Just as elsewhere in the world there is the perception that BPM equals BPMS, and we all know that BPMS's mean automation. Well if BPM is all about automation and the elimination of much work, then why would a country that is more focussed on the need to create jobs have any interest in it?

Let me give you an example. Just last night I needed some photocopying done and so went down to one of the many Xerox shops here in Chennai to get it done. I had around 50 pages and I required them to be printed double sided. The whole job took no more than 10 to 15 minutes and cost very little, but the experience said so much. Firstly, the copy shop made no use of auto sheet feeding on the copy machine, it was all done manually by the operator – the shopkeeper told me that he would have to do literally years worth of double sided work to justify sheet feeders and duplex units, far cheaper to pay operators to do the work, and besides it creates employment. Secondly, we also see that quality is something that is talked of but not always delivered. The same copy shop had posters everywhere that were motivational, inspirational and assuring the customer that they cared. However, when my copies came they were of an extremely poor quality, despite complaining it was stated that it did not matter if I did not like the output, they had done the work and so I had to pay – Hmm... behaviour follows reward, they are rewarding themselves for the work not for success, the probability is that this particular copy shop may not last too long.

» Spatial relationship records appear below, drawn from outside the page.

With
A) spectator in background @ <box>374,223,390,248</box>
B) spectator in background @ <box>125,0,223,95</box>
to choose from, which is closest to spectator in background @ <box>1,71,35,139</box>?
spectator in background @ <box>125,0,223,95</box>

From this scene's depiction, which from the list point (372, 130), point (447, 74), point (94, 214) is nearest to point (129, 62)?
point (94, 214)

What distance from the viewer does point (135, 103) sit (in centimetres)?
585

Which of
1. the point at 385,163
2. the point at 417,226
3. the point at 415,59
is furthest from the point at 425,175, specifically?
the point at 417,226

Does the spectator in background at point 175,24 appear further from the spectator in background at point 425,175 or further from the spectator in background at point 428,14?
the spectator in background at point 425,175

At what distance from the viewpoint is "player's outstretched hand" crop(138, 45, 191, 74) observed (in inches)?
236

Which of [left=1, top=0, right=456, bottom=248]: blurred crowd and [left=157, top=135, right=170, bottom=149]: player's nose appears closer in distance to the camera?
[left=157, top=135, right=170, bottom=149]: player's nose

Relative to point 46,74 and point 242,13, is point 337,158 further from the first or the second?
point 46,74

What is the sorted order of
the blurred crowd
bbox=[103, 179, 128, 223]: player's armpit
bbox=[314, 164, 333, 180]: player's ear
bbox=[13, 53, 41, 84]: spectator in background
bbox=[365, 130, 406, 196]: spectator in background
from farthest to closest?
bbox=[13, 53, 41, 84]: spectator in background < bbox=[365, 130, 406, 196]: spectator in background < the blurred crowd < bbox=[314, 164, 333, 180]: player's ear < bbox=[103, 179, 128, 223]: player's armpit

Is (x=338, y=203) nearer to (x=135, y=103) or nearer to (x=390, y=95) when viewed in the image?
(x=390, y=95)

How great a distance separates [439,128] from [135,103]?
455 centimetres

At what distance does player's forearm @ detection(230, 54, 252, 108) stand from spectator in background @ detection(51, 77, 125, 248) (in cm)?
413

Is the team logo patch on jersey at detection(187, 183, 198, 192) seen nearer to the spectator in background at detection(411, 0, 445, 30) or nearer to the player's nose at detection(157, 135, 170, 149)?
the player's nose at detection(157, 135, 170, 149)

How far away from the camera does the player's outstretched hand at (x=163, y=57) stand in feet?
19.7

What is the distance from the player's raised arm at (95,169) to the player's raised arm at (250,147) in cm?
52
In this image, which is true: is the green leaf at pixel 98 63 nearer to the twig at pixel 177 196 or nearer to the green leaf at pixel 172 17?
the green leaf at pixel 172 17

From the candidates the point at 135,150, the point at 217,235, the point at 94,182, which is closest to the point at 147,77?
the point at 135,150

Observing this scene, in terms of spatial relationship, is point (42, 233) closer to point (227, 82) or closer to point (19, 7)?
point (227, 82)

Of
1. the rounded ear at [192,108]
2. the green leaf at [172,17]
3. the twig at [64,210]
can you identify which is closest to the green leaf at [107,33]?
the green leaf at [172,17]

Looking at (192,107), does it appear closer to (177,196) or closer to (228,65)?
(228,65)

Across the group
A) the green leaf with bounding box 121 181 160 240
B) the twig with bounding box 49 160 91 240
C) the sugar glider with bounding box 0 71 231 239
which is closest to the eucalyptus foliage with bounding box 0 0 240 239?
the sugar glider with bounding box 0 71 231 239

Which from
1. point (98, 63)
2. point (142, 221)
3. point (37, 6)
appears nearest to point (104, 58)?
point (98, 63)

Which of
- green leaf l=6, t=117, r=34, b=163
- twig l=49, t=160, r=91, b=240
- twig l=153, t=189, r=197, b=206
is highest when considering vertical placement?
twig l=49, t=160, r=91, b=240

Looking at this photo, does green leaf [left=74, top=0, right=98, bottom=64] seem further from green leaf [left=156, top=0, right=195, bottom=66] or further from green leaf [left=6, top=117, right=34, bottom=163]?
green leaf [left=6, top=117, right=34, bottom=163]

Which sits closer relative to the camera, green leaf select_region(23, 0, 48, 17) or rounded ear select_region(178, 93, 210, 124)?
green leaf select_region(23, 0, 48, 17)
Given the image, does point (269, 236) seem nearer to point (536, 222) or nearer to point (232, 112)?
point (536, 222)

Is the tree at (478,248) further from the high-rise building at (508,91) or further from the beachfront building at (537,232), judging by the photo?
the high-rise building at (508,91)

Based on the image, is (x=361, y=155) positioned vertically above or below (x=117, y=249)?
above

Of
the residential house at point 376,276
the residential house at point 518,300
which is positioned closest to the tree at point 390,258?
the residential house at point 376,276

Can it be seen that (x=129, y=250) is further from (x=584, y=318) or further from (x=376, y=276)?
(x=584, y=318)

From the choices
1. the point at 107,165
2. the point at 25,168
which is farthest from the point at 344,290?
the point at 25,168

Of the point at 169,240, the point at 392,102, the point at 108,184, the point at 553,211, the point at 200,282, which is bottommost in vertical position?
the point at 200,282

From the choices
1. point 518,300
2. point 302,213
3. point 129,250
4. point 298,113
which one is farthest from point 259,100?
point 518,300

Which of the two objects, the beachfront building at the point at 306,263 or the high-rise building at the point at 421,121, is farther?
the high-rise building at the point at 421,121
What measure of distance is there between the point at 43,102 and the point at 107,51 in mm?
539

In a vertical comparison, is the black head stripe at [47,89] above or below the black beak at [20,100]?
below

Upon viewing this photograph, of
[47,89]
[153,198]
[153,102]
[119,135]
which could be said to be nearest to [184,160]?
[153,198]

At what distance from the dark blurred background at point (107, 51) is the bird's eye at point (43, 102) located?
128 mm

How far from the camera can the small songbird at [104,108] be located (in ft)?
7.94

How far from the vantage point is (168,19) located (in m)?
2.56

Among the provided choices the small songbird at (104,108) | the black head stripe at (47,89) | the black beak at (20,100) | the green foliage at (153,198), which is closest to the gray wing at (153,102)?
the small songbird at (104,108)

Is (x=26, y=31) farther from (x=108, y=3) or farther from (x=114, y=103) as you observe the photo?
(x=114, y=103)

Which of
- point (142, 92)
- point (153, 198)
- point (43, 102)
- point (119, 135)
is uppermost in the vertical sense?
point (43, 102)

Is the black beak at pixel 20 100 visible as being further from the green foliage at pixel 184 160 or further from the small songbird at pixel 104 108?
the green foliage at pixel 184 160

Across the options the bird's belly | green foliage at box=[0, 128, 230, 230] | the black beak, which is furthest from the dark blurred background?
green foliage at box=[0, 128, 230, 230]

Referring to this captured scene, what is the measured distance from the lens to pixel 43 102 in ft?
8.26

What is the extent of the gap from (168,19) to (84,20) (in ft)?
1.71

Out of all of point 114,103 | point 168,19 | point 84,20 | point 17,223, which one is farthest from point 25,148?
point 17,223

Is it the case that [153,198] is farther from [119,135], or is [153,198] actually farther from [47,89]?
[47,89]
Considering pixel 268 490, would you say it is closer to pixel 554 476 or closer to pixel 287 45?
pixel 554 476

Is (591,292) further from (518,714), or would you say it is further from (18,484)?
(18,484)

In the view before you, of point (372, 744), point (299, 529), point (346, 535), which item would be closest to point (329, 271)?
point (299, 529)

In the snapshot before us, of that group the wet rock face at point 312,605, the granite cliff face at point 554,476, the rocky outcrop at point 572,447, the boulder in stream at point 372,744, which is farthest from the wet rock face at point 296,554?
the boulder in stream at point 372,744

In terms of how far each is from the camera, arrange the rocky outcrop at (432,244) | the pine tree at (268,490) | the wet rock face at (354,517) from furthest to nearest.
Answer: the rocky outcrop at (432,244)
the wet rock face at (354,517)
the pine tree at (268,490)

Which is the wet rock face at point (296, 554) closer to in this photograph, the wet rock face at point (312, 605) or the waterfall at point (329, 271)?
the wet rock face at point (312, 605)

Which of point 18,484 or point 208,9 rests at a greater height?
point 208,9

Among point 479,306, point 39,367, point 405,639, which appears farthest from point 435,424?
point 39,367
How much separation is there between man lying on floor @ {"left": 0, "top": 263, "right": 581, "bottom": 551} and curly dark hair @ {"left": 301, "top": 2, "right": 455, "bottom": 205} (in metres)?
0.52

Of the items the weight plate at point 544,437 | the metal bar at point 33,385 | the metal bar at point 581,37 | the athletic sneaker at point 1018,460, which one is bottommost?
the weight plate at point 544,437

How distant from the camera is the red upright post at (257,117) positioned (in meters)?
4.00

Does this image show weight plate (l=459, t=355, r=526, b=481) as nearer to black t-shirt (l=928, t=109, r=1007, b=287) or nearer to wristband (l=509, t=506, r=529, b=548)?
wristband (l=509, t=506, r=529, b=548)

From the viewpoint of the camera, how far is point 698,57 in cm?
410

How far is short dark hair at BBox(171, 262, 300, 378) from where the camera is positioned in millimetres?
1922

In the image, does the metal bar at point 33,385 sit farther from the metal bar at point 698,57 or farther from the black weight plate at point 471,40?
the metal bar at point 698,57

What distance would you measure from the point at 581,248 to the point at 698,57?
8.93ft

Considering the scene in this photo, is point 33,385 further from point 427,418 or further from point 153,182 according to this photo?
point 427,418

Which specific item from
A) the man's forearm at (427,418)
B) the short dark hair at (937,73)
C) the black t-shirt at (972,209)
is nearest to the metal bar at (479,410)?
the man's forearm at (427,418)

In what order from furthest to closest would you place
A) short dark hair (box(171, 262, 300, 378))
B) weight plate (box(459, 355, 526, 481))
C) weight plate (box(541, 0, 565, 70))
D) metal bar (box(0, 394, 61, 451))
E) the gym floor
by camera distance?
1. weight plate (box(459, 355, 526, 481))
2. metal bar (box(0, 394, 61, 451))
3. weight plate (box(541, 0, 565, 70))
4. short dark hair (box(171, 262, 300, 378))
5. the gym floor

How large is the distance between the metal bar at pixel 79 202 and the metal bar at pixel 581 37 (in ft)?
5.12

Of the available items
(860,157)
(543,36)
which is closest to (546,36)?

So if we are to make BPM interesting to the Indian market, then we have to show it to be relevant to the market, which it most certainly is. Indian businesses, just like any other need to work smarter, need to acquire new customers faster, need to control costs, need to increase revenues, need to generate profits and most of all need to keep customers happy. Well the good news is that BPM is done properly can help them achieve all those things and more. I would also add that there is another imperative for BPM and Business Transformation here in India, one of scalability. This is a vast country with many different cultures and unique challenges, not least of which is transport and distribution.

Unfortunately, to date it seems that too few people talk about BPM this way in India, to date most of the people talking about and promoting BPM are Indian IT companies, and as we shall see in a later article these companies are not well suited to looking after the interests of the Indian people and do not necessarily have a particularly bright future. Indeed many of these companies actively state that they are not wanting to get involved in the business aspects of change and are not interested in the Indian market –a question I have is if you do not care about India and the Indian market then why should India or the Indian market care about you?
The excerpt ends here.